** Exercise objective **
Write out everything in the data from the line containing "At what distance from each" down to the line containing "5.65 metres", including both of those lines, exactly as they appear.

** Listed entries **
******************************

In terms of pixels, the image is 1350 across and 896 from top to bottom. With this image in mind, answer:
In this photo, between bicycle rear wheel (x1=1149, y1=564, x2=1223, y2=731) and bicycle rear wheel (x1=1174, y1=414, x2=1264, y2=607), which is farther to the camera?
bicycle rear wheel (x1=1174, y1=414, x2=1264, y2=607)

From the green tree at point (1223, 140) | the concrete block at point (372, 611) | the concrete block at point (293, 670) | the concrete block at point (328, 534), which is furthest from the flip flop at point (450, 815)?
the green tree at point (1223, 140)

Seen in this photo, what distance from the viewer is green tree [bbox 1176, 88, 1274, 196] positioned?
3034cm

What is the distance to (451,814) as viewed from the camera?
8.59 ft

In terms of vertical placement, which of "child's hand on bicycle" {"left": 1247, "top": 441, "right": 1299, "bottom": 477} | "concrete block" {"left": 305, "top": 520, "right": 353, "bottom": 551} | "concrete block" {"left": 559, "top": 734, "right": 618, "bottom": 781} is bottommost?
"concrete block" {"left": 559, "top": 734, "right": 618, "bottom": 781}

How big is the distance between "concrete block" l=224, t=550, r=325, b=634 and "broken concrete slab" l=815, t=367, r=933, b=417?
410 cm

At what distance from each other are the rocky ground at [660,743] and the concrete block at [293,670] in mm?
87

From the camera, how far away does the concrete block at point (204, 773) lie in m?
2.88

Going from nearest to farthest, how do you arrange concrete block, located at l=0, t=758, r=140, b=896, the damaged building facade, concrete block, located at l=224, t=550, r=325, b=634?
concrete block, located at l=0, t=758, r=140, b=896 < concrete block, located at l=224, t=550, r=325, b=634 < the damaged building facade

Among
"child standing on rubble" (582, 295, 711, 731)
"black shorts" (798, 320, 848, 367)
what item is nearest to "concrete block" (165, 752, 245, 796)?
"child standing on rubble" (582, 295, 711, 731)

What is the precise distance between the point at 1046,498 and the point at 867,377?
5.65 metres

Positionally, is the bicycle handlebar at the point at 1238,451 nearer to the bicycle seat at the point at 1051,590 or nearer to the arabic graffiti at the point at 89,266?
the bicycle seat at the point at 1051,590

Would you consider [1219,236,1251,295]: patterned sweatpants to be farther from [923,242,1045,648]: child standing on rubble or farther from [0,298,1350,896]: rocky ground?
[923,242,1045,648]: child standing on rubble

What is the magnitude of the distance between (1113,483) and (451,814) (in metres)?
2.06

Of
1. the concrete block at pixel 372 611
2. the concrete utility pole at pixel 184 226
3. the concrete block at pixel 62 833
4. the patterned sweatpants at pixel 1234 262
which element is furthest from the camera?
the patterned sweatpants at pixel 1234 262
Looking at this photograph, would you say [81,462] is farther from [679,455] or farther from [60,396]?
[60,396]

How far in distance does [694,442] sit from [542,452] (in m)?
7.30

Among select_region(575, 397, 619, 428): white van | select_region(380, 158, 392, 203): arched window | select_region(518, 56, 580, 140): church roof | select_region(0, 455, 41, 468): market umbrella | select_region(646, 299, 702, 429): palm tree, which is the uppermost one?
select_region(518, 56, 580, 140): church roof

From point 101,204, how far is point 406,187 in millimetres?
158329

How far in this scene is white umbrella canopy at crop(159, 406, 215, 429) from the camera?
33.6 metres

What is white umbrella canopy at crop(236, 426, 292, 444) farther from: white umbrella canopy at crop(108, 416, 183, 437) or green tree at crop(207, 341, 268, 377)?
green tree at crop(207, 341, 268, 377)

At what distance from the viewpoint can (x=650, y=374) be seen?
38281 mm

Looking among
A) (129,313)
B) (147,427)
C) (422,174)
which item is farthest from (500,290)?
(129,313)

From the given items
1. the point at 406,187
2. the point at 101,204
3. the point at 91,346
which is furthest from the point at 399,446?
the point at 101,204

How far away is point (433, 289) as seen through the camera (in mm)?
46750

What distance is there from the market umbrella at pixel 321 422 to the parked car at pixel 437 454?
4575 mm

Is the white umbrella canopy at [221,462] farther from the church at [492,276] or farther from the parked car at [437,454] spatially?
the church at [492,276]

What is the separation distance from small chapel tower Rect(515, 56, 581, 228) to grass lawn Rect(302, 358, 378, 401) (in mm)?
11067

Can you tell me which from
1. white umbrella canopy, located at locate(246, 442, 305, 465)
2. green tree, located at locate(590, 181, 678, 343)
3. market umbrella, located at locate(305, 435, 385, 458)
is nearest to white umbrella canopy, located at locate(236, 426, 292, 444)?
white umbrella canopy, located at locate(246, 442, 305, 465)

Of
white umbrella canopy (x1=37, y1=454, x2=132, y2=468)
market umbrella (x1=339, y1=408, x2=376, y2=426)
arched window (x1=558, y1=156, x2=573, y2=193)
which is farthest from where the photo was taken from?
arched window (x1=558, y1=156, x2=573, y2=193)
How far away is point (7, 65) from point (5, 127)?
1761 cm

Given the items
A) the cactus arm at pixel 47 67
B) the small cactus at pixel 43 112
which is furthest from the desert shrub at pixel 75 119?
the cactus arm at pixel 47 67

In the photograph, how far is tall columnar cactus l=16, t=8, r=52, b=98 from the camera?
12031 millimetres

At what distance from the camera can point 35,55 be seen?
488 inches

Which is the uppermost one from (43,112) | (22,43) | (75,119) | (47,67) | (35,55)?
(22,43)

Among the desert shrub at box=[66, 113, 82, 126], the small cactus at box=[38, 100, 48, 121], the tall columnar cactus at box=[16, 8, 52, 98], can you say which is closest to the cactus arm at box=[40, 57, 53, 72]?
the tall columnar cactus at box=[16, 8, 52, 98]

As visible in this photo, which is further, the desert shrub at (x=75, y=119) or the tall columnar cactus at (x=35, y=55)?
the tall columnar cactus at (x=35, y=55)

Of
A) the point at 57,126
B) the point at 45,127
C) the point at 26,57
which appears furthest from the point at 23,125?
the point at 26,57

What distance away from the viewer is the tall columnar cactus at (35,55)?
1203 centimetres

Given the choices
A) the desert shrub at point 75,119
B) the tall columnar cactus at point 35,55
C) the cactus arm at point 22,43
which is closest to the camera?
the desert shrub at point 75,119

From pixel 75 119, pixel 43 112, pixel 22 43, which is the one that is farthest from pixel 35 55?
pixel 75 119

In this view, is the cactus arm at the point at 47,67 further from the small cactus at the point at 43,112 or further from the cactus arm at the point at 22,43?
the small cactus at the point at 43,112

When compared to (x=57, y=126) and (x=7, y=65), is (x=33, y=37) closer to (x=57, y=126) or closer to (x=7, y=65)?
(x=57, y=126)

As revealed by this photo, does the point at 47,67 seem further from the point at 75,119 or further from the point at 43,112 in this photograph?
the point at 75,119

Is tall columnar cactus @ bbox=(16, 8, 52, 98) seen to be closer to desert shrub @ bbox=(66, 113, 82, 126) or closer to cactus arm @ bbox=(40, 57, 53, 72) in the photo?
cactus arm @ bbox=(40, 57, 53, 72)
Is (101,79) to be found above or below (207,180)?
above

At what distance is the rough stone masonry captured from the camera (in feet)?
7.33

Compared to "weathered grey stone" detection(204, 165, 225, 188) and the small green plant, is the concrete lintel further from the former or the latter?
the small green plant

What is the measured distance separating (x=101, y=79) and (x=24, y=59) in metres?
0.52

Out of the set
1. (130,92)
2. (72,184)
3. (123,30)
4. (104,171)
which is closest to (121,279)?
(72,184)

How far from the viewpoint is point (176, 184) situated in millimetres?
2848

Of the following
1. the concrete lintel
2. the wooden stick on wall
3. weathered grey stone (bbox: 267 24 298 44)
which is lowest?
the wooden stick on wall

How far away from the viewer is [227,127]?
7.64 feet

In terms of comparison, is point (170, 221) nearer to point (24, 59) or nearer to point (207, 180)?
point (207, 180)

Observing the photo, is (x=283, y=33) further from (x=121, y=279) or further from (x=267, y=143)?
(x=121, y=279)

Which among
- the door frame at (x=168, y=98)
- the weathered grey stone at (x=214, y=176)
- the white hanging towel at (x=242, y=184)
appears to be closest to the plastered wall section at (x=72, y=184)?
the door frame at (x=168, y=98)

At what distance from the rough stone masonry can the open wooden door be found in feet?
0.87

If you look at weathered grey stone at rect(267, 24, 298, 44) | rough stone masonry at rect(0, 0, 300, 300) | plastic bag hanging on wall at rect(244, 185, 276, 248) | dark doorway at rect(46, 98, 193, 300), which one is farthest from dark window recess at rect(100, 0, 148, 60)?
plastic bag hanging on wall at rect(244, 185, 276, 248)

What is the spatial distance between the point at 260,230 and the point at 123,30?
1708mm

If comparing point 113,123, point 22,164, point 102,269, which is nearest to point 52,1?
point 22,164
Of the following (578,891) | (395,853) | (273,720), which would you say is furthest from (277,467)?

******************************

** Written reply **
At what distance from each other are the rocky ground at [660,743] and the concrete block at [293,670] in mm?
87

From the camera, how far away does the concrete block at point (204, 773) lie in m?
2.88

Going from nearest to farthest, how do you arrange concrete block, located at l=0, t=758, r=140, b=896, the damaged building facade, concrete block, located at l=224, t=550, r=325, b=634?
concrete block, located at l=0, t=758, r=140, b=896 < concrete block, located at l=224, t=550, r=325, b=634 < the damaged building facade

Among
"child standing on rubble" (582, 295, 711, 731)
"black shorts" (798, 320, 848, 367)
what item is nearest to "concrete block" (165, 752, 245, 796)?
"child standing on rubble" (582, 295, 711, 731)

What is the precise distance between the point at 1046,498 and the point at 867,377?
5.65 metres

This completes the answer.